Charlotte Fitch Roberts | |
Birth Date: | 13 February 1859 |
Birth Place: | New York City |
Death Place: | Wellesley, Massachusetts, USA[1] |
Education: | Yale |
Occupation: | Professor of chemistry |
Nationality: | American |
Charlotte Fitch Roberts (February 13, 1859 – December 5, 1917) was an American chemist best known for her work on stereochemistry.[2]
Roberts was born on February 13, 1859, in New York City to Horace Roberts and Mary Roberts (née Hart).[3]

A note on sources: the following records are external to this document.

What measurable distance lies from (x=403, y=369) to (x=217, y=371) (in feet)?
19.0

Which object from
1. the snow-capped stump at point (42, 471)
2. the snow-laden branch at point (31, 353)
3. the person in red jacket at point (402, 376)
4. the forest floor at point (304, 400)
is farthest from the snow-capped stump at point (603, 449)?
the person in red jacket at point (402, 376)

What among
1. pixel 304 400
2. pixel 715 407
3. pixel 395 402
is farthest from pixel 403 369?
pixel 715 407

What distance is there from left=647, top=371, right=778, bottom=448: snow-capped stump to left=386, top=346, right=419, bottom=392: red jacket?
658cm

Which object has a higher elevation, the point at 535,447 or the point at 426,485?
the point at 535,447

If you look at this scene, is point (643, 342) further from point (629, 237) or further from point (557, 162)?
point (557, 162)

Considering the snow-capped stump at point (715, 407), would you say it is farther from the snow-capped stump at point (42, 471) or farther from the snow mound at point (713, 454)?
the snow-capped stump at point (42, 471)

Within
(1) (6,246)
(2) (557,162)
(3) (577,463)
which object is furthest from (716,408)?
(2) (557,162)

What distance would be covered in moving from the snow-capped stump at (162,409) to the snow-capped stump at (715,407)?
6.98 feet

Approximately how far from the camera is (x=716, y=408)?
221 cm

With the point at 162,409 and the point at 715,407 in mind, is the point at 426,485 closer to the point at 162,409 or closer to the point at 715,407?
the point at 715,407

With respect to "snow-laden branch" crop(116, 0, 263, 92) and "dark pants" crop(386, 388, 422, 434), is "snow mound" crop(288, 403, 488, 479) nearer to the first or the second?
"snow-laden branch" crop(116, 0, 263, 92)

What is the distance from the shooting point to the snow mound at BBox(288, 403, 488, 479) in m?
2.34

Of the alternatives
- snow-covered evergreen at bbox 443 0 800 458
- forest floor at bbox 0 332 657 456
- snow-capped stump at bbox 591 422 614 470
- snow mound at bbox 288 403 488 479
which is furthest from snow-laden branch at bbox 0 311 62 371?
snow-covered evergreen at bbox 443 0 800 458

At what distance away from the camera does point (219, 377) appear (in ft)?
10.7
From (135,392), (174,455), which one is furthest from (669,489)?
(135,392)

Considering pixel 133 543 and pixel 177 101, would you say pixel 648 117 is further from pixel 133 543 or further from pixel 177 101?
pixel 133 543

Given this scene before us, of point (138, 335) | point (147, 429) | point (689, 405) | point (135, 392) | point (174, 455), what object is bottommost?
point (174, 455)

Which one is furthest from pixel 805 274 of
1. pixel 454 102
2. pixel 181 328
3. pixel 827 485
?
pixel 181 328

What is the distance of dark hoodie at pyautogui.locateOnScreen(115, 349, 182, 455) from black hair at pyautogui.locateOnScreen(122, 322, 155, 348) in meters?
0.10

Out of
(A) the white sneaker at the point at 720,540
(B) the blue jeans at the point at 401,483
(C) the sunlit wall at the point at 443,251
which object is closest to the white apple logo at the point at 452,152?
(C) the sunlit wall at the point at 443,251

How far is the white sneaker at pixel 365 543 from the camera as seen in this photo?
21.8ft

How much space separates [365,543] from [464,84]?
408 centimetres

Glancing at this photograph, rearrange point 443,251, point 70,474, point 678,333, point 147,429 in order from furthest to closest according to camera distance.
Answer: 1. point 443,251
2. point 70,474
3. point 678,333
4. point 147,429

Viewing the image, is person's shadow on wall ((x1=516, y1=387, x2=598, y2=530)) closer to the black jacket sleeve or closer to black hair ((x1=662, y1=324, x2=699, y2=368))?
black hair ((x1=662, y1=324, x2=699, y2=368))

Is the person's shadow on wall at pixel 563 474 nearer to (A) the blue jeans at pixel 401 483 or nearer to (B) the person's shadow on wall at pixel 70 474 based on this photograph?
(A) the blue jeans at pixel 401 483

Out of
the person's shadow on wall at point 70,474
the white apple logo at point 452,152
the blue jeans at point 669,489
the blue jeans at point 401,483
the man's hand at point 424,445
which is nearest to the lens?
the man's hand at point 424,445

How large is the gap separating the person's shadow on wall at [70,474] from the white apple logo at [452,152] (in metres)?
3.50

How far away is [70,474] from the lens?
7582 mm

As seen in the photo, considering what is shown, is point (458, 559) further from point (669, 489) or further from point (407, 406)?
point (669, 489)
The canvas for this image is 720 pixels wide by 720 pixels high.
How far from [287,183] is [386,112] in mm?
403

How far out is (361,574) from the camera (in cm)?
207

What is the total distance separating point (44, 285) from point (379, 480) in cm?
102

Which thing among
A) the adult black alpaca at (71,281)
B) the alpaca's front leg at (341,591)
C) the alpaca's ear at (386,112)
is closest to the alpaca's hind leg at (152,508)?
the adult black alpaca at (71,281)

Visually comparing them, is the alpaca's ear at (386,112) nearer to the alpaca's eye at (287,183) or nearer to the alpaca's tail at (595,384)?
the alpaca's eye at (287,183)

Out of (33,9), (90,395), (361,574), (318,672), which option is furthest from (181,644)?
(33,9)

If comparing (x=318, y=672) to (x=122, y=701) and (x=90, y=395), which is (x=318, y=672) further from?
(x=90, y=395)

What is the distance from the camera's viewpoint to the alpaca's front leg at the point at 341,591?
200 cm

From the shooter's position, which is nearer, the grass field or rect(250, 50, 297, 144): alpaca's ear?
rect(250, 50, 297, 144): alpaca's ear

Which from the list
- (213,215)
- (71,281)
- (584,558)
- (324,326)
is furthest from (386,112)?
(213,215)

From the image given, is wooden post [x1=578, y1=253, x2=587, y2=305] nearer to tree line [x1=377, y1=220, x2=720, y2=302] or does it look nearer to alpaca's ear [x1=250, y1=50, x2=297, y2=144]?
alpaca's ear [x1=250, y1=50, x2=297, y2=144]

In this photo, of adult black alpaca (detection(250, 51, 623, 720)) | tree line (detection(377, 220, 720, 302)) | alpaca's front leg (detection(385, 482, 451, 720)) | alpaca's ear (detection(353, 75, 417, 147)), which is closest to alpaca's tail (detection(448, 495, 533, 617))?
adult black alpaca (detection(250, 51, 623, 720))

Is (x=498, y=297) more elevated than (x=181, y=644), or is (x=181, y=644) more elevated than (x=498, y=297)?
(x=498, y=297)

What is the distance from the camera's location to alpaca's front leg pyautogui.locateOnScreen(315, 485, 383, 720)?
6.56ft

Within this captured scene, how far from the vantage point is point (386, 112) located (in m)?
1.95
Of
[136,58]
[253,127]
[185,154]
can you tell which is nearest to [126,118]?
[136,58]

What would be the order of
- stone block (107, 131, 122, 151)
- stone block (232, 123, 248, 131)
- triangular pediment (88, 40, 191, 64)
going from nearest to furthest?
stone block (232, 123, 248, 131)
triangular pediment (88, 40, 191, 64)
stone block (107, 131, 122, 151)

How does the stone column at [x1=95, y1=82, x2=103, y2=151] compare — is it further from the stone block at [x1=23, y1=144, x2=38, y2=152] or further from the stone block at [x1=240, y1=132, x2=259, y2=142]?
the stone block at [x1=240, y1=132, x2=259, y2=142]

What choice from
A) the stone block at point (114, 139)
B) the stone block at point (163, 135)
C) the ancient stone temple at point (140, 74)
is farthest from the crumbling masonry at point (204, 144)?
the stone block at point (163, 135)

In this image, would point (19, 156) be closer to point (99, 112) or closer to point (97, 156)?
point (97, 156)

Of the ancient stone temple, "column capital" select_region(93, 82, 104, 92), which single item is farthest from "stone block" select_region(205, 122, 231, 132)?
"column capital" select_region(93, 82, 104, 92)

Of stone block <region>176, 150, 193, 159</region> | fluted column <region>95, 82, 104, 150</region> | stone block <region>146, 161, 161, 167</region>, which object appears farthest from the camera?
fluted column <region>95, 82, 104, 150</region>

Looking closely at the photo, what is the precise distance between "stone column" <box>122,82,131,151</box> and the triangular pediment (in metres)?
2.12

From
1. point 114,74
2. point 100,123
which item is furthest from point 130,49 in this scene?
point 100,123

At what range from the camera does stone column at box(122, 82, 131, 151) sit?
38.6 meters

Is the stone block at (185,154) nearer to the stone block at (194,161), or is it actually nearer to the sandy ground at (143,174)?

Roberts attended Wellesley College in 1880. Wellesley made her a graduate assistant in 1881, an instructor in 1882, and an associate professor in 1886. In 1885 she spent a year at Cambridge University working with Sir James Dewar,[4] a chemist and physicist. In 1896 she published The Development and Present Aspects of Stereochemistry.[5] She obtained a PhD from Yale in 1894 and a post at the University of Berlin from 1899 to 1900. She was made a professor and the head of the chemistry department from 1896 to 1917 at Wellesley College.
Roberts was made a fellow of the American Association for the Advancement of Science, and a chemistry professorship at Wellesley now bears her name.[6]